Objective: Pathological studies suggest that multiple sclerosis (MS) lesions endure multiple waves of damage and repair; however, the dynamics and characteristics of these processes are poorly understood in patients living with MS.

Methods: We studied 128 MS patients (75 relapsing-remitting, 53 progressive) and 72 healthy controls who underwent advanced magnetic resonance imaging and clinical examination at baseline and 2 years later. Magnetization transfer saturation and multi-shell diffusion imaging were used to quantify longitudinal changes in myelin and axon volumes within MS lesions. Lesions were grouped into 4 classes (repair, damage, mixed repair damage, and stable). The frequency of each class was correlated to clinical measures, demographic characteristics, and levels of serum neurofilament light chain (sNfL).

Results: Stable lesions were the most frequent (n = 2,276; 44%), followed by lesions with patterns of "repair" (n = 1,352; 26.2%) and damage (n = 1,214; 23.5%). The frequency of "repair" lesion was negatively associated with disability (β = -0.04; p < 0.001) and sNfL (β = -0.16; p < 0.001) at follow-up. The frequency of the "damage" class was higher in progressive than relapsing-remitting patients (p < 0.05) and was related to disability (baseline: β = -0.078; follow-up: β = -0.076; p < 0.001) and age (baseline: β = -0.078; p < 0.001). Stable lesions were more frequent in relapsing-remitting than in progressive patients (p < 0.05), and in younger patients versus older (β = -0.07; p < 0.001) at baseline. Further, "mixed" lesions were most frequent in older patients (β = 0.004; p < 0.001) at baseline.
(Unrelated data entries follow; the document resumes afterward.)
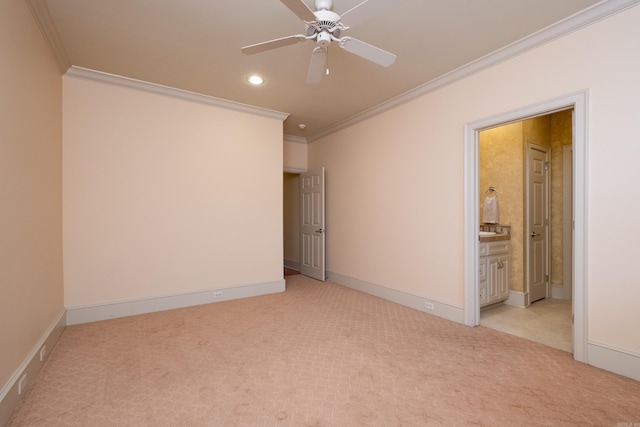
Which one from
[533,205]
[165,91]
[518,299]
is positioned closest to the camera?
[165,91]

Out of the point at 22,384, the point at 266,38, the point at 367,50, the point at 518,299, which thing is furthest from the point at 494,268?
the point at 22,384

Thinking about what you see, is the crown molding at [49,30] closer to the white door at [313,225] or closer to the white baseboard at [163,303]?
the white baseboard at [163,303]

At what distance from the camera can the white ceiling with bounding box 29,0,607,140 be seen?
2.33m

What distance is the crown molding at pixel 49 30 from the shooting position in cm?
229

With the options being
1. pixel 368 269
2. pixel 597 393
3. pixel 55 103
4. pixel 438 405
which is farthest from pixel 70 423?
pixel 368 269

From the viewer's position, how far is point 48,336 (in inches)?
102

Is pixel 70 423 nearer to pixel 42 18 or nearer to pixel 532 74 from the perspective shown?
pixel 42 18

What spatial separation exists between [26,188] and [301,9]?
241 centimetres

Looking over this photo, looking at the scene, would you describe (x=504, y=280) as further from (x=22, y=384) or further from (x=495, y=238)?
(x=22, y=384)

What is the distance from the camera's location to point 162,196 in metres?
3.87

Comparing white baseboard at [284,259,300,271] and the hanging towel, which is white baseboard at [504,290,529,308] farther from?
white baseboard at [284,259,300,271]

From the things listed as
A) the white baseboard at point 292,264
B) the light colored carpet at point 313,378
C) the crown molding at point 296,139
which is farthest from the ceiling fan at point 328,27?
the white baseboard at point 292,264

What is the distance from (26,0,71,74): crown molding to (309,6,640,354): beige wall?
12.2 feet

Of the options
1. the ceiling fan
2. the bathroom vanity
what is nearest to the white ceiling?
the ceiling fan
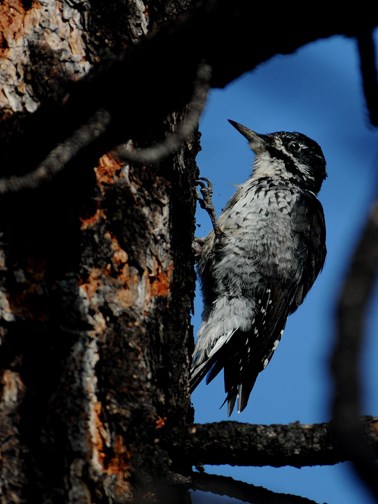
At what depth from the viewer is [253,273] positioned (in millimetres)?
4992

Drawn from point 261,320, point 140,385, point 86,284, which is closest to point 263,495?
point 140,385

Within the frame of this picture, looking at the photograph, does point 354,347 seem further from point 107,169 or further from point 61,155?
point 107,169

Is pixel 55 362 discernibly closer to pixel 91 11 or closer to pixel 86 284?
pixel 86 284

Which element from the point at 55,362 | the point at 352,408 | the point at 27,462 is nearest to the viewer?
the point at 352,408

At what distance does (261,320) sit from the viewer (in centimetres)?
495

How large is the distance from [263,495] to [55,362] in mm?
755

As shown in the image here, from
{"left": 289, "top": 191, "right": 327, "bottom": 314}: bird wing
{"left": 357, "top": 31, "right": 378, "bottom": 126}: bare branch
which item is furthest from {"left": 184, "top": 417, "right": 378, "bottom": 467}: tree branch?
{"left": 289, "top": 191, "right": 327, "bottom": 314}: bird wing

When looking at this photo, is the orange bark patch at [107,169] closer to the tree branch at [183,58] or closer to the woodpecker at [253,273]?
the tree branch at [183,58]

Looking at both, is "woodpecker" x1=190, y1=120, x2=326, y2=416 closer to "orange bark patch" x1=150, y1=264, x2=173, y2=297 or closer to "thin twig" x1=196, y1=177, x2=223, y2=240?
"thin twig" x1=196, y1=177, x2=223, y2=240

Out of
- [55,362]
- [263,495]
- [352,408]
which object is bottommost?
[352,408]

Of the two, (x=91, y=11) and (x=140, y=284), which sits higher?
(x=91, y=11)

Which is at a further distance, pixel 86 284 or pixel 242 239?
pixel 242 239

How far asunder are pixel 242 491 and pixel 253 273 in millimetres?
2736

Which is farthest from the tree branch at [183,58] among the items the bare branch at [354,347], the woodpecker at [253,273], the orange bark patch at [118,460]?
the woodpecker at [253,273]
Interpretation: These findings show that repair and damage processes within MS lesions occur across the entire disease spectrum and that their frequency correlates with patients disability, age, disease duration, and extent of neuroaxonal damage. ANN NEUROL 2024.

髓鞘和轴突体积的高级 MRI 测量可识别多发性硬化症的修复。
摘要病理学研究表明,多发性硬化症(MS)病变经历了多次损伤和修复过程;然而,人们对多发性硬化症患者体内这些过程的动态和特征却知之甚少:我们对 128 名多发性硬化症患者(75 名复发缓解型,53 名进行性)和 72 名健康对照者进行了研究,他们在基线和两年后接受了先进的磁共振成像和临床检查。磁化传递饱和度和多壳扩散成像用于量化多发性硬化症病变内髓鞘和轴突体积的纵向变化。病变被分为 4 类(修复、损伤、混合修复损伤和稳定)。每类病变的频率与临床测量、人口统计学特征和血清神经丝轻链(sNfL)水平相关:结果:稳定型病变最常见(n = 2 276;44%),其次是 "修复 "型病变(n = 1 352;26.2%)和损伤型病变(n = 1 214;23.5%)。修复 "病变的频率与残疾率呈负相关(β = -0.04;p 解释:这些研究结果表明,多发性硬化症病变内的修复和损伤过程发生在整个疾病谱中,其频率与患者的残疾程度、年龄、病程和神经轴损伤程度相关。ann neurol 2024.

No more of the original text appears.